With cooking gas prices touching record highs and the government withdrawing subsidy on LPG cylinders, private players such as Reliance Gas, GoGas and Puregas, are looking to cash-in on the cooking gas market. The cooking gas segment has opened up for private companies with global LPG prices tempering and the Union government not releasing the subsidy on cylinders since May last year, according to a report in the Business Standard.

A 14.2 kg private cooking gas cylinder now costs Rs 884.50 in Delhi, while previous governments tried to keep the LPG prices under Rs 500. This hike in prices has contributed towards private players eyeing the domestic gas cylinder market.

Players such Reliance Gas, which offers domestic connections in Maharashtra, Madhya Pradesh, Gujarat and Rajasthan, could now get into domestic LPG business aggressively.

Govt vs private LPG prices

Other private players in the LPG market like Puregas, part of Aegis Logistics, are selling cooking gas at Rs 87/kg. The price per kilogram of LPG gas for Reliance Gas and GoGas is Rs 80. With LPG prices increasing to record highs, prices offered by private players are now comparable to the same of Oil Marketing Companies (OMCs). A 14.2 kg gas cylinder offered by Indian Oil Corporation (IOC), Bharat Petroleum Corporation Limited (BPCL) and Hindustan Petroleum Corporation Limited (HPCL) costs around Rs 891.50 or Rs 63 per kilo of LPG.

The private companies also claim that they offer faster service and fresh connections within 48 hours. Most dealers of private companies offer cylinders immediately with minimal paperwork to woo consumers, new to a city. Comparably, getting an LPG connection from a PSU can take days, if not weeks in some cases.

The private players in the LPG market are also banking on relaxations given in the Parallel Marketing System (PMS) of LPG as allowed by the Ministry of Petroleum and Natural Gas.

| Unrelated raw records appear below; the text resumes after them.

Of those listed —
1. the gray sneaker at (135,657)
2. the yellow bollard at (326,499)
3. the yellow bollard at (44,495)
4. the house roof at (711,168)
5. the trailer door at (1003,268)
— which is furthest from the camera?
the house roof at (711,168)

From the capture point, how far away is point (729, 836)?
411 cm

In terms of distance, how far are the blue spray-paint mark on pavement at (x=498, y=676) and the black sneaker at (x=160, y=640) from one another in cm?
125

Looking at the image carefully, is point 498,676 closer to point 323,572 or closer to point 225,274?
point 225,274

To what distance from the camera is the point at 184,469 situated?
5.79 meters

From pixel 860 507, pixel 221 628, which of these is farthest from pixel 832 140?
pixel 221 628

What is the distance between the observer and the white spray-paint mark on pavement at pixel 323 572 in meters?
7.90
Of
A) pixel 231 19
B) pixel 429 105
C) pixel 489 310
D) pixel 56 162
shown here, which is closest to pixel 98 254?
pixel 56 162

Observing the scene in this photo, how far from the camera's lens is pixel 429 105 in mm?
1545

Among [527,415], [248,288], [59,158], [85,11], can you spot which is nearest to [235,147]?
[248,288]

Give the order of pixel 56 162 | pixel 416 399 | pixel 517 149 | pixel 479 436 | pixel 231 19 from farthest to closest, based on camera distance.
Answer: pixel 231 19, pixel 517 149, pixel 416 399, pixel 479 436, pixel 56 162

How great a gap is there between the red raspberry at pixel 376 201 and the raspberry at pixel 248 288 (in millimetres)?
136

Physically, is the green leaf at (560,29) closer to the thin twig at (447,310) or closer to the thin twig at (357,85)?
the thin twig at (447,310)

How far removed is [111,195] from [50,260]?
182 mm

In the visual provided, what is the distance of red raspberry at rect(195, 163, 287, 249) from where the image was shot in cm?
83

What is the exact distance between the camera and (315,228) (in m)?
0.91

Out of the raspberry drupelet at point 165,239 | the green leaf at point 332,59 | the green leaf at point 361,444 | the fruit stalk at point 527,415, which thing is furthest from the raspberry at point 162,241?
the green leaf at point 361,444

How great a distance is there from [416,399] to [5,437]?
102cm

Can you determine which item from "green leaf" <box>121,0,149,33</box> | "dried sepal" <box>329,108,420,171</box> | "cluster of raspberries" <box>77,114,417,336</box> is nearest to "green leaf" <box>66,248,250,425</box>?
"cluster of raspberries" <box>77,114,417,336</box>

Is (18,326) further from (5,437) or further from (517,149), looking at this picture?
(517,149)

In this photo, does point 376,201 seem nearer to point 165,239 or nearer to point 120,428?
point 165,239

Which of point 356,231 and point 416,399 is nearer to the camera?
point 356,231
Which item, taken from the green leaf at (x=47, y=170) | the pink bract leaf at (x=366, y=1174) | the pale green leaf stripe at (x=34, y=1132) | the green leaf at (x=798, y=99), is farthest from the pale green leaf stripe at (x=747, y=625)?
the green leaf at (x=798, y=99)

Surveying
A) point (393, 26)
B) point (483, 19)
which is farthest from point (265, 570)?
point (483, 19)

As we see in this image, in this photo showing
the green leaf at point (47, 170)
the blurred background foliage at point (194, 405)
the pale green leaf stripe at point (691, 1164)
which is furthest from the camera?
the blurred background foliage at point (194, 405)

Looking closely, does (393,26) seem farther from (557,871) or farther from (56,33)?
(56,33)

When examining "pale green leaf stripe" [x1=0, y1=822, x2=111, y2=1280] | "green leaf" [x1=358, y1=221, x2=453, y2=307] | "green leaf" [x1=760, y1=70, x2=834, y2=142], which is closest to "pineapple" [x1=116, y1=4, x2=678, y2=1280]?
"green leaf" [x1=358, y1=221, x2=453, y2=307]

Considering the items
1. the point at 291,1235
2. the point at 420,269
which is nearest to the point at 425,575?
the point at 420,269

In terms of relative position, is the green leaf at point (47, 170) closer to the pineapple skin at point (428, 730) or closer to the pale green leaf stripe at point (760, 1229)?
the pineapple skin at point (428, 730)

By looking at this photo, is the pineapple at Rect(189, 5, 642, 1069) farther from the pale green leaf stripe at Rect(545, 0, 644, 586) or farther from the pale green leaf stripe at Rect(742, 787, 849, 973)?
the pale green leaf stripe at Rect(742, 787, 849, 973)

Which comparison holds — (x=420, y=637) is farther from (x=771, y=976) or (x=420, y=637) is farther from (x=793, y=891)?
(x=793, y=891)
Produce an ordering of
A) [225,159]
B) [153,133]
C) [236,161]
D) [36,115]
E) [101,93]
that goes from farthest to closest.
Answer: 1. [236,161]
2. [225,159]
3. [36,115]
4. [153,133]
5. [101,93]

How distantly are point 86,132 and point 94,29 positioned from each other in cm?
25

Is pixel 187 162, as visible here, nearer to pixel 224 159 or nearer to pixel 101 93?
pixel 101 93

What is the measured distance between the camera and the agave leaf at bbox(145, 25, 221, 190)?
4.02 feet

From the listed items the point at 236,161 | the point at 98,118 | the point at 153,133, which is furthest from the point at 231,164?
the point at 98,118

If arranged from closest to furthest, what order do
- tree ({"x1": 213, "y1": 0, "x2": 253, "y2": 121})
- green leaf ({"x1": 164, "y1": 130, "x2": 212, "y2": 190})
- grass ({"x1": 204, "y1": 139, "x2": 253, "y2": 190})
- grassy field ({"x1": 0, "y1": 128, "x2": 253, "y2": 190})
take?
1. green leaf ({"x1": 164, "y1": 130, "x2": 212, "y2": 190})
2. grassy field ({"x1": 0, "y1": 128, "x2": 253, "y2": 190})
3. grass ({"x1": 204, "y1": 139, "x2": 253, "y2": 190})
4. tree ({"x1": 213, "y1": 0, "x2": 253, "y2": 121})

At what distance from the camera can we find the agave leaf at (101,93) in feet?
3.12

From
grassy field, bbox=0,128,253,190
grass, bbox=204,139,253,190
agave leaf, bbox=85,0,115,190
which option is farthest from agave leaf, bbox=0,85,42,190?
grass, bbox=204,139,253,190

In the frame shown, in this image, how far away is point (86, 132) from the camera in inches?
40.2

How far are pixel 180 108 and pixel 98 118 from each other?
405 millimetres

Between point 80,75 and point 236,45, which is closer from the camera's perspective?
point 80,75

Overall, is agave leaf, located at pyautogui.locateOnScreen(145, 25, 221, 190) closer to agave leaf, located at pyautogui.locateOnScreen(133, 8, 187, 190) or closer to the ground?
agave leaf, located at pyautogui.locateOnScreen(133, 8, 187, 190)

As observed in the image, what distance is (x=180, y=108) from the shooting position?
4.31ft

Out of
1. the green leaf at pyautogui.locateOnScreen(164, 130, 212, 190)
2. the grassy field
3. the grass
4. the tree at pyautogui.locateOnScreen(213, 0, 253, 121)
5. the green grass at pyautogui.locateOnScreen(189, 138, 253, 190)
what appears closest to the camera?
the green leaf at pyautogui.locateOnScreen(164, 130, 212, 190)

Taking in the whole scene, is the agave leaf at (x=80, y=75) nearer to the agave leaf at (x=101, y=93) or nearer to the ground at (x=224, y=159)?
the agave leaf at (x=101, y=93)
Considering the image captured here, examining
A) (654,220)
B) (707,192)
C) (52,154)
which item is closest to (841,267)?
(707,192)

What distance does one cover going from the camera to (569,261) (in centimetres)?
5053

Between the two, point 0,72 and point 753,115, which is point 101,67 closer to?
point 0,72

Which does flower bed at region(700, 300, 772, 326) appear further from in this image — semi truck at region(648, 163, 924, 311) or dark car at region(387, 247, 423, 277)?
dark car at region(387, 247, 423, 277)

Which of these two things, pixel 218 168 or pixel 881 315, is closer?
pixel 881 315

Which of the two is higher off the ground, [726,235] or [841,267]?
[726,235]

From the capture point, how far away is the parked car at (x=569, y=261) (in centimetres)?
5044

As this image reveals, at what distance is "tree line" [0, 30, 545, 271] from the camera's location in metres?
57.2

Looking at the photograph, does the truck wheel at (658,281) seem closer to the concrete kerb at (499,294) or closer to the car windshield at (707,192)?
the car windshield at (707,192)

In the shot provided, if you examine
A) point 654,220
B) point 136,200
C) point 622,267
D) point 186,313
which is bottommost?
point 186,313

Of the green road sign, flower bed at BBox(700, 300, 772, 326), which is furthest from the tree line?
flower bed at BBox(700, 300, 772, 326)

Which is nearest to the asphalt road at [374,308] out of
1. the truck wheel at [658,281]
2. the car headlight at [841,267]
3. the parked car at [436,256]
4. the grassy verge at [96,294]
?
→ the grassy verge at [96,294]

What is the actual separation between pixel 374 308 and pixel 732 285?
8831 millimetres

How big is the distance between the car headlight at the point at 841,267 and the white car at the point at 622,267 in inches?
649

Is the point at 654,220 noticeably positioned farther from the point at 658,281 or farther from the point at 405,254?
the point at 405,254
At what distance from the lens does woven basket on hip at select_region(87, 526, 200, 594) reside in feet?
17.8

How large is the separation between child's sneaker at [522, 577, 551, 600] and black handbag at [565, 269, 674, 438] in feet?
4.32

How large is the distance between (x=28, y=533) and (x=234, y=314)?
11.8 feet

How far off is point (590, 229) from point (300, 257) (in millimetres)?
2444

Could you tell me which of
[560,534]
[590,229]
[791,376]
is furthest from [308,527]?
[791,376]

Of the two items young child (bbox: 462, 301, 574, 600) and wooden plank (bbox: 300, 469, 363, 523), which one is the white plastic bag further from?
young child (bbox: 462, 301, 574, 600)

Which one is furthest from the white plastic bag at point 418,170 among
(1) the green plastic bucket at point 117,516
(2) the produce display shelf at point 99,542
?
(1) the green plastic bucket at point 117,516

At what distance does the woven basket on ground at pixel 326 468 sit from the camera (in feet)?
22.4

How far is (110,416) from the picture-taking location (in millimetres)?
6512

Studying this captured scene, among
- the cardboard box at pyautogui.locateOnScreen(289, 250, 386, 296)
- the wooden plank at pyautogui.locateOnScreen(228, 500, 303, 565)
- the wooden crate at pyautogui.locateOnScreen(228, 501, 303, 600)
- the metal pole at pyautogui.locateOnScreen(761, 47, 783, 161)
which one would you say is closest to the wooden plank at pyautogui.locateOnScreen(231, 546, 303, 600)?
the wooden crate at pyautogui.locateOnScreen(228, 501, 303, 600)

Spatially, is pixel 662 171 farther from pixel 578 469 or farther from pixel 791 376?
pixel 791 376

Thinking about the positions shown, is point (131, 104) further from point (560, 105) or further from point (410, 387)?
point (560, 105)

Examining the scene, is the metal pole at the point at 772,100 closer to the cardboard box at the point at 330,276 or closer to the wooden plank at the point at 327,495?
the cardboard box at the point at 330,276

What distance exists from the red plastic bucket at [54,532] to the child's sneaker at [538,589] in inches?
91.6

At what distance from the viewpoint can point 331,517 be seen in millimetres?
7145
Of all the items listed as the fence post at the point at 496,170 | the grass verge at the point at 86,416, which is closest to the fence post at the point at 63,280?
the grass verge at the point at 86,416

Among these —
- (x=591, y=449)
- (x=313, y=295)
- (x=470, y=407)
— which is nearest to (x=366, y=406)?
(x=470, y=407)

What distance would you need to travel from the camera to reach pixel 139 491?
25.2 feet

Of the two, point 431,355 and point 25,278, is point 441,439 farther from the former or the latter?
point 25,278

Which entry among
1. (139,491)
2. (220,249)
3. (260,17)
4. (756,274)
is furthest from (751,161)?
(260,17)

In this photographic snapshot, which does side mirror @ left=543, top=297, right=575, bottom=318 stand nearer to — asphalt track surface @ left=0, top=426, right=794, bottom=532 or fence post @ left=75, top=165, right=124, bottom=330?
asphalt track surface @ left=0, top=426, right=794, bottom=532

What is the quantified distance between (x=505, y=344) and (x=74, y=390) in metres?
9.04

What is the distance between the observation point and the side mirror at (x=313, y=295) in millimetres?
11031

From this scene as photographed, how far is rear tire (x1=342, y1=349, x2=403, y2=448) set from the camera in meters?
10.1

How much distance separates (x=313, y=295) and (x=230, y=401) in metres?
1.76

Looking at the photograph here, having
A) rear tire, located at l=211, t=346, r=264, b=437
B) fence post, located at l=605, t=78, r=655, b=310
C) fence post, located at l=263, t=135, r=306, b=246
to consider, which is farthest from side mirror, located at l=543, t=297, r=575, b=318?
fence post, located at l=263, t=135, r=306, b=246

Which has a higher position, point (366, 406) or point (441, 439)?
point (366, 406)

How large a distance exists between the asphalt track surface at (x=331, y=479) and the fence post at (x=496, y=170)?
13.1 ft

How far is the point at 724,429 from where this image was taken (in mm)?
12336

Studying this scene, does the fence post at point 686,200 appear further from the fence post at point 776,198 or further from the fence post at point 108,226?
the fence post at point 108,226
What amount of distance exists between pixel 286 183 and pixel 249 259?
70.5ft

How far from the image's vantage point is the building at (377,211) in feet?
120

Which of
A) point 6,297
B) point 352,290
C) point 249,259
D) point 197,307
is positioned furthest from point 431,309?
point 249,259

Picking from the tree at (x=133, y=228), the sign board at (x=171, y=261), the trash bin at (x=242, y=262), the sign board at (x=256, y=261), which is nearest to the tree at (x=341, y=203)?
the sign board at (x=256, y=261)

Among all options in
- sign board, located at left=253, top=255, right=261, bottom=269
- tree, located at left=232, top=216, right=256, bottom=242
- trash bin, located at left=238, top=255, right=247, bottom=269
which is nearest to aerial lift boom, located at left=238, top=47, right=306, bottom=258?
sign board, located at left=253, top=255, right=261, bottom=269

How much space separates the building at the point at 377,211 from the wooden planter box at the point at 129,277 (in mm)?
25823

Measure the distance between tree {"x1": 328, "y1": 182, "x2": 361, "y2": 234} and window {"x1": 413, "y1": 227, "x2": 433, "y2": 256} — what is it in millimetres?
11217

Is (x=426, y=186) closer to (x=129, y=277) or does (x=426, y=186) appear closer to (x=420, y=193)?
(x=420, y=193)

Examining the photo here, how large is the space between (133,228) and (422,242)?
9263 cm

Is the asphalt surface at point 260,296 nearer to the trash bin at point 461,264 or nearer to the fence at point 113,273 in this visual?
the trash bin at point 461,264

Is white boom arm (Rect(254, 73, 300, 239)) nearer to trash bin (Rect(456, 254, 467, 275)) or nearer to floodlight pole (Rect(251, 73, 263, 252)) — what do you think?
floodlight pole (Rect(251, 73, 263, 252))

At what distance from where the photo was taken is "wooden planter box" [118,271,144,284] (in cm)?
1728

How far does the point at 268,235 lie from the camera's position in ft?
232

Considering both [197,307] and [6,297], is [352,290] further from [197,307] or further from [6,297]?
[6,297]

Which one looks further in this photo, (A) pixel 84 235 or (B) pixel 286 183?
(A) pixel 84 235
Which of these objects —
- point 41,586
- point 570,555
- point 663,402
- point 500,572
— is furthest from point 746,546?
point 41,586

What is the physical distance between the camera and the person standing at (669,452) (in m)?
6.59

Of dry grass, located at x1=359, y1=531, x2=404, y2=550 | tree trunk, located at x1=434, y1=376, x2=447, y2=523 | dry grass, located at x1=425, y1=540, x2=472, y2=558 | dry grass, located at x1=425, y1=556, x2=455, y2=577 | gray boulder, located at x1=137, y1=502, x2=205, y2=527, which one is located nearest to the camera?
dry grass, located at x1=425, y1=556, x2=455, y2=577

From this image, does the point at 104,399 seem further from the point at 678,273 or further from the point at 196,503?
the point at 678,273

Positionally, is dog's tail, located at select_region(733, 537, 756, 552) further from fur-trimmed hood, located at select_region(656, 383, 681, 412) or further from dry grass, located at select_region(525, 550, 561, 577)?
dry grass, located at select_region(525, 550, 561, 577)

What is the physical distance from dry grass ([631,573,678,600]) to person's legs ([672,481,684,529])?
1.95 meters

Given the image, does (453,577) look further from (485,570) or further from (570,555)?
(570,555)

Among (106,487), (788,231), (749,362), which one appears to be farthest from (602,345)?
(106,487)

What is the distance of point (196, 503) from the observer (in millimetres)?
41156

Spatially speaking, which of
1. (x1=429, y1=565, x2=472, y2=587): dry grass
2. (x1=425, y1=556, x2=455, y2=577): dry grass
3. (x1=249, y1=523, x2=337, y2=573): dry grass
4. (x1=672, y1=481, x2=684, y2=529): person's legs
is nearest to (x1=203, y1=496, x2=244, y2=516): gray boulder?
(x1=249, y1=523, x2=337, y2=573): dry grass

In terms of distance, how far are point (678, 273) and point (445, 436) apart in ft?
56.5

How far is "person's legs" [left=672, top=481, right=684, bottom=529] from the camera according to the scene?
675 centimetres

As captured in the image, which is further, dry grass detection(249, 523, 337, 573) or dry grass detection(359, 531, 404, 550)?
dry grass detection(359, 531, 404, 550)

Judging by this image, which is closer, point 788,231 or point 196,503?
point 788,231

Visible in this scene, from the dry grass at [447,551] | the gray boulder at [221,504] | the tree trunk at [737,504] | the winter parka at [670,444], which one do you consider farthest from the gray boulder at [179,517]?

According to CRISIL, the scope for parallel marketers in India includes importing, storing, transporting, bottling, marketing, distribution and sale – or any activity relating to the LPG business.

Reliance edge in LPG market

The LPG cylinders sold by private players cost more as they are selling imported LPG, which is subject to a 5% customs duty, an official, requesting anonymity,  from one of the private players explained. “The LPG sold by PSUs is made from crude oil that has no import duty. The private players without refineries, basically everyone except Reliance, have to either buy finished products from domestic refiners, or import them from the international market. This pushes up input costs for private companies, resulting in more expensive domestic cylinders,” the official was quoted in the media report.